Intervention de Manuéla Kéclard-Mondésir

Séance en hémicycle du mercredi 6 novembre 2019 à 15h00
Projet de loi de finances pour 2020 — Outre-mer

Photo issue du site de l'Assemblée nationale ou de WikipediaManuéla Kéclard-Mondésir :

Nous connaissons tous les enjeux qui existent dans les outre-mer. Le budget que vous défendez, madame la ministre, répond-il aux attentes qui en découlent ? Loin d'ouvrir un acte II du quinquennat, il se situe dans la continuité du budget précédent, fondé sur la volonté de libéraliser l'économie ultramarine.
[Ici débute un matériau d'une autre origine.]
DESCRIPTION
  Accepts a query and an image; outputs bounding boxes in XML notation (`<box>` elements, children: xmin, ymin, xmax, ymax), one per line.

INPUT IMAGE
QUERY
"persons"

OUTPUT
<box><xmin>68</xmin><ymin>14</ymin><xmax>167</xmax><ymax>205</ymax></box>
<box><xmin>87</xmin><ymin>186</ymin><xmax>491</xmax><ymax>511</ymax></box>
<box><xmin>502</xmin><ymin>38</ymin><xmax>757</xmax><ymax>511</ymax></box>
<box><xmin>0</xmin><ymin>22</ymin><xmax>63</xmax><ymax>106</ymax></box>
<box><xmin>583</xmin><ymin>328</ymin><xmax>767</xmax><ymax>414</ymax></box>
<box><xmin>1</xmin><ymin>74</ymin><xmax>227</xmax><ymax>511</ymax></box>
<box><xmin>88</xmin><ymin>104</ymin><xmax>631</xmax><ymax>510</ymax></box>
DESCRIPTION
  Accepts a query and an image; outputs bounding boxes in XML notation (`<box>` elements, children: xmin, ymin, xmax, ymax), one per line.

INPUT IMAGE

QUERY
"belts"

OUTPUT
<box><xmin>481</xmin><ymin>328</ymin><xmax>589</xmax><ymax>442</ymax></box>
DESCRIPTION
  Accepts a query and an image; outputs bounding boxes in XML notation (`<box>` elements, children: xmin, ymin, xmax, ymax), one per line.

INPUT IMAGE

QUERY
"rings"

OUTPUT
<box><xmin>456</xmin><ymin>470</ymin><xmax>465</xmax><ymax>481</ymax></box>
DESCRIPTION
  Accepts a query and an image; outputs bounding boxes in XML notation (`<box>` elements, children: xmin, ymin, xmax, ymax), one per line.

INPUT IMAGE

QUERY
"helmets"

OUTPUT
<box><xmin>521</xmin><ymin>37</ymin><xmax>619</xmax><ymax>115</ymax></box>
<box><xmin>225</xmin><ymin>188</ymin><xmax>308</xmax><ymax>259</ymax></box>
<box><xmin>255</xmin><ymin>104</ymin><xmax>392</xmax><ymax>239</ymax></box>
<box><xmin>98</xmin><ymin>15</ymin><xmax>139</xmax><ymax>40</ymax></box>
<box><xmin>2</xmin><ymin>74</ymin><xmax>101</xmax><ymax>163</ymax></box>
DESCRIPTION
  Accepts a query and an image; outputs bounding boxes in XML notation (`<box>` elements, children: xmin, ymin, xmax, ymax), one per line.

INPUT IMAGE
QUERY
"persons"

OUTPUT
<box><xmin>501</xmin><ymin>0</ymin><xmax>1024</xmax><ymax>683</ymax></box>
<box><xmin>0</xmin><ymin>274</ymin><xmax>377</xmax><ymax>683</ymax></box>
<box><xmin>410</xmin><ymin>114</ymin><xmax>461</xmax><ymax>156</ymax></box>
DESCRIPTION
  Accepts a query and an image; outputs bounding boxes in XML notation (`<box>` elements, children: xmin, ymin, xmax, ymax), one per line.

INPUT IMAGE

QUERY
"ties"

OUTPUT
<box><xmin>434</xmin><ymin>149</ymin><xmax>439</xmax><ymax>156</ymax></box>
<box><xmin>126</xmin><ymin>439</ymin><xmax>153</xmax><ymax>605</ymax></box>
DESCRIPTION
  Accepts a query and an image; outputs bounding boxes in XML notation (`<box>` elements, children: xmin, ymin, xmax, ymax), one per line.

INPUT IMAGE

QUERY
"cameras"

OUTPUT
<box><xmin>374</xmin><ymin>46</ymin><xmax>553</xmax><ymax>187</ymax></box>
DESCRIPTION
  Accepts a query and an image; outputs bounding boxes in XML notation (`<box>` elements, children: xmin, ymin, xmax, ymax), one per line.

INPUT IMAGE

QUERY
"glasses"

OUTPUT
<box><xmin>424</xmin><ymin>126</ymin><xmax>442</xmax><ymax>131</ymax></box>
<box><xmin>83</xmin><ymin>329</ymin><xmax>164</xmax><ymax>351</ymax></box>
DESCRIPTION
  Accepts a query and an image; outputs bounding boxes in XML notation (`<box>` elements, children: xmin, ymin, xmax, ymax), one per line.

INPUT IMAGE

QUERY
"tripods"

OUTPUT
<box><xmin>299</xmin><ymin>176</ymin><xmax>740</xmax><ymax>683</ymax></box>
La regrettable suppression de la majoration de traitement de 40 % pour les fonctionnaires, récemment évoquée par les médias et censée entraîner un cercle vertueux de baisse des prix, est un exemple de cette mentalité. Il y en a d'autres : la suppression du CICE ; la suppression de l'abattement fiscal qui affecte directement les jeunes ménages et les entreprises ; la suppression des contrats aidés qu'entraîne la raréfaction des ressources des collectivités locales… Sous couvert de libéralisation, vous organisez ainsi la paupérisation de la population.
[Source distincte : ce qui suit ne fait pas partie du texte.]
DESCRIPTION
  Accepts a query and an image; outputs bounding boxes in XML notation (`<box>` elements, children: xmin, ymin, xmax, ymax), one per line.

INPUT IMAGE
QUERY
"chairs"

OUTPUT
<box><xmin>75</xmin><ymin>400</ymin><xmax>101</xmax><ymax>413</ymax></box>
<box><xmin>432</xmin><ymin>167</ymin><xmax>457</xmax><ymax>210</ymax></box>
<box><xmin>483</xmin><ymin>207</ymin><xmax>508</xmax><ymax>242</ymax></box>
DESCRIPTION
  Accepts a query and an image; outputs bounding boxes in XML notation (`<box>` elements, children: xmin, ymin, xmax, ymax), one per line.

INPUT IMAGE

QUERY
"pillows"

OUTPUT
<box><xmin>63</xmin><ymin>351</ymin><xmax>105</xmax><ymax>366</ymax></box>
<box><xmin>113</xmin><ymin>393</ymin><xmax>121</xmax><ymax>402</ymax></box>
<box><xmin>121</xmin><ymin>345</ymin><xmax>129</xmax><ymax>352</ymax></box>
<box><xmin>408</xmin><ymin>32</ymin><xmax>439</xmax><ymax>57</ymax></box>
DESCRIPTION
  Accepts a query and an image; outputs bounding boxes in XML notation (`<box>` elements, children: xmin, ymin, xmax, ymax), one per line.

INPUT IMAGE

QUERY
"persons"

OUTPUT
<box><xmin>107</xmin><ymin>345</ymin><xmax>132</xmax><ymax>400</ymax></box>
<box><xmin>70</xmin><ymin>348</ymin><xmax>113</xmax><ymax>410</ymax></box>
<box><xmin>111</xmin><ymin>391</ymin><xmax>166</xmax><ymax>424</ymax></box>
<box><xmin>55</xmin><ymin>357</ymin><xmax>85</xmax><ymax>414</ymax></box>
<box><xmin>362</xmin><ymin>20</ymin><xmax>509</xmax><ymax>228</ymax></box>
Vous comprendrez donc les réticences qu'exprime le groupe de la Gauche démocratique et républicaine, désireux de sanctionner une politique anxiogène. Pour ma part, avec quelques autres parlementaires d'outre-mer, je subordonnerai mon vote à la qualité de votre écoute et au sort qui sera réservé à nos amendements.

Ce budget perd beaucoup de son périmètre au profit du budget général, ce qui pose encore une fois la question de son efficacité et de sa cohérence. Avec un montant total de 2,5 milliards d'euros, il est en baisse de 4 %. Cette réduction affecte les autorisations d'engagement et, surtout, les crédits de paiement, dont la baisse de 16 % nous conduit à nous interroger. Elle ne saurait être justifiée par la sous-consommation des crédits, puisque celle-ci résulte d'obstacles administratifs et logistiques ; il serait même dommageable de le laisser penser.

La diminution des crédits alloués au logement est elle aussi dommageable. La suppression par le Gouvernement de l'allocation logement accession, contre l'avis unanime des élus des territoires, a eu pour conséquence dramatique le blocage de milliers de dossiers. Il ne faut pas non plus oublier les difficultés du foncier, l'habitat insalubre ou la sortie de l'indivision successorale, qui entravent l'émergence de projets.

Ces errements dans l'approche expliquent les difficultés qui ont émaillé les voyages ministériels en Martinique et en Guadeloupe et, plus récemment, le voyage du Président de la République à La Réunion, du 23 au 25 octobre : aucune réponse n'est apportée aux besoins des outre-mer.

Le chef de l'État a pourtant salué, lors de son déplacement, l'« exemplarité » du modèle ultramarin, en particulier son organisation agricole qui a permis de créer de la richesse et des emplois. Contre une certaine tendance administrative qui consisterait à profiter de cette discussion budgétaire pour revoir le dispositif, le Président de la République a clairement annoncé le déplafonnement des aides attendu par tous ceux qui exploitent une entreprise agricole ou agro-alimentaire en outre-mer. Nous souhaiterions donc connaître votre point de vue sur le sujet, madame la ministre, et espérons que vous apaiserez notre inquiétude en vous engageant explicitement à respecter la parole présidentielle et à prévoir dans le PLF des crédits suffisants pour l'agriculture de diversification outre-mer, afin de financer l'ensemble des besoins en développement des territoires.

Abstraction faite des questions de technique budgétaire et des mesures administratives erronées, je souhaiterais souligner la faille fondamentale de ce budget, qui consiste à vouloir libéraliser techniquement l'économie d'outre-mer. Libéraliser, oui ! Mais pas en oubliant la réelle nécessité de rattrapage économique déjà reconnue par l'article 343 du traité sur le fonctionnement de l'Union européenne ; ni en oubliant le vieillissement de la population, problème auquel aucune solution de fond n'est apportée ; ni en oubliant notre géographie qui représente un handicap structurel en nous faisant cumuler éloignement, insularité, économie d'entrepôt et pauvreté ; ni en oubliant que c'est toujours l'État qui, par ses politiques fortes et volontaristes, nous a permis l'émancipation et le développement.

L'outre-mer ne souffre pas d'un manque de libéralisation mais du manque de volontarisme de l'État. Nous attendons donc que ces priorités soient mieux traduites dans son budget.